Model-based machine learning

Affiliations

Model-based machine learning

Christopher M Bishop. Philos Trans A Math Phys Eng Sci. .

Abstract

Several decades of research in the field of machine learning have resulted in a multitude of different algorithms for solving a broad range of problems. To tackle a new application, a researcher typically tries to map their problem onto one of these existing methods, often influenced by their familiarity with specific algorithms and by the availability of corresponding software implementations. In this study, we describe an alternative methodology for applying machine learning, in which a bespoke solution is formulated for each new application. The solution is expressed through a compact modelling language, and the corresponding custom machine learning code is then generated automatically.
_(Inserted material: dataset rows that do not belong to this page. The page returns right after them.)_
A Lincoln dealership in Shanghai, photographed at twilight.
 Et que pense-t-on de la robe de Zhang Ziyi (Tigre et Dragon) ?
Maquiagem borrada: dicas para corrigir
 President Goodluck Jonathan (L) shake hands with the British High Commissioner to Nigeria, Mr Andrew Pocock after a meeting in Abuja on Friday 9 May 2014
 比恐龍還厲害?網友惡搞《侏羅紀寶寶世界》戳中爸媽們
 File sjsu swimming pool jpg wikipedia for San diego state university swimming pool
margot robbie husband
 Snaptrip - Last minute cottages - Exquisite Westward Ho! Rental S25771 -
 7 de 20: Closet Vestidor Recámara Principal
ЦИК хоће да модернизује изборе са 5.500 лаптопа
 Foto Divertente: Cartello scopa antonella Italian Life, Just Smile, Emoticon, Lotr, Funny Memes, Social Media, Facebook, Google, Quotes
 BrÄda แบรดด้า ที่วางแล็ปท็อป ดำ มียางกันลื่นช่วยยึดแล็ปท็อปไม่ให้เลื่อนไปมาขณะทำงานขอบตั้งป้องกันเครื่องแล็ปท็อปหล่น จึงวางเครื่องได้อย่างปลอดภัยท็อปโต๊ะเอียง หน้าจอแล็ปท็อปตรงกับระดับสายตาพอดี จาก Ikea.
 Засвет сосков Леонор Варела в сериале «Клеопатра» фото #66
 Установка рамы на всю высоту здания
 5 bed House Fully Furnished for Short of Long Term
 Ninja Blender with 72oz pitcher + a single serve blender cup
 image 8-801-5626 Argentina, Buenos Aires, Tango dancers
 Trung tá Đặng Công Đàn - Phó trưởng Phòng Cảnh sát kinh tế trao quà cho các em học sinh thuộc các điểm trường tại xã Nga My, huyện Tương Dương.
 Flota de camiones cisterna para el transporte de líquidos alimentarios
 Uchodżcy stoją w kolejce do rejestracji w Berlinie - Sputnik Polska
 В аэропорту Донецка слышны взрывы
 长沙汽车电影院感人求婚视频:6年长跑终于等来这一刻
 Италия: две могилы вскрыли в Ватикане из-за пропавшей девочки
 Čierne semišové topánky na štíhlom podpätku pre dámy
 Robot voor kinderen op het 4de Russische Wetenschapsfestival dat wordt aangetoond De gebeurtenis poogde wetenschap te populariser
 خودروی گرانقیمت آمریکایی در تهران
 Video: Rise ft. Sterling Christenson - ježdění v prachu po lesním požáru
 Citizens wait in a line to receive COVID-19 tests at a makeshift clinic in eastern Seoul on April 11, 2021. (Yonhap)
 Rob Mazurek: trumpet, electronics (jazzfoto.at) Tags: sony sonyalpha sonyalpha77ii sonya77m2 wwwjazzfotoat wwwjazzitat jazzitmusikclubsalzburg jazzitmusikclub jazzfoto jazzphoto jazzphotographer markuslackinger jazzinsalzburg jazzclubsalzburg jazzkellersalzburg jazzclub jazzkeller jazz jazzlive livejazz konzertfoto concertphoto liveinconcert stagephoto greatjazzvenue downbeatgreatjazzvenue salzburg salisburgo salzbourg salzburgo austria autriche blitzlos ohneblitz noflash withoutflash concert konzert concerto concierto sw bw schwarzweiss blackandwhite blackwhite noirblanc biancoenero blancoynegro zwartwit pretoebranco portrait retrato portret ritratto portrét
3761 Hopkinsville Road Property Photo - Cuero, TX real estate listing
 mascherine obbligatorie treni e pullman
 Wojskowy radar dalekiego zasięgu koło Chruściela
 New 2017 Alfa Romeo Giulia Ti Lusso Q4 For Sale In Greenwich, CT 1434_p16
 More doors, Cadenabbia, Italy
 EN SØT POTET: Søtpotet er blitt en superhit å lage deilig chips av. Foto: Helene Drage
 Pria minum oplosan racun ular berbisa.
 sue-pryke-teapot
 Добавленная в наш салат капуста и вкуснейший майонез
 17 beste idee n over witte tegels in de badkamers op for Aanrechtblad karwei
This model-based approach offers several major advantages, including the opportunity to create highly tailored models for specific scenarios, as well as rapid prototyping and comparison of a range of alternative models. Furthermore, newcomers to the field of machine learning do not have to learn about the huge range of traditional methods, but instead can focus their attention on understanding a single modelling environment. In this study, we show how probabilistic graphical models, coupled with efficient inference algorithms, provide a very flexible foundation for model-based machine learning, and we outline a large-scale commercial application of this framework involving tens of millions of users. We also describe the concept of probabilistic programming as a powerful software environment for model-based machine learning, and we discuss a specific probabilistic programming language called Infer.NET, which has been widely used in practical applications.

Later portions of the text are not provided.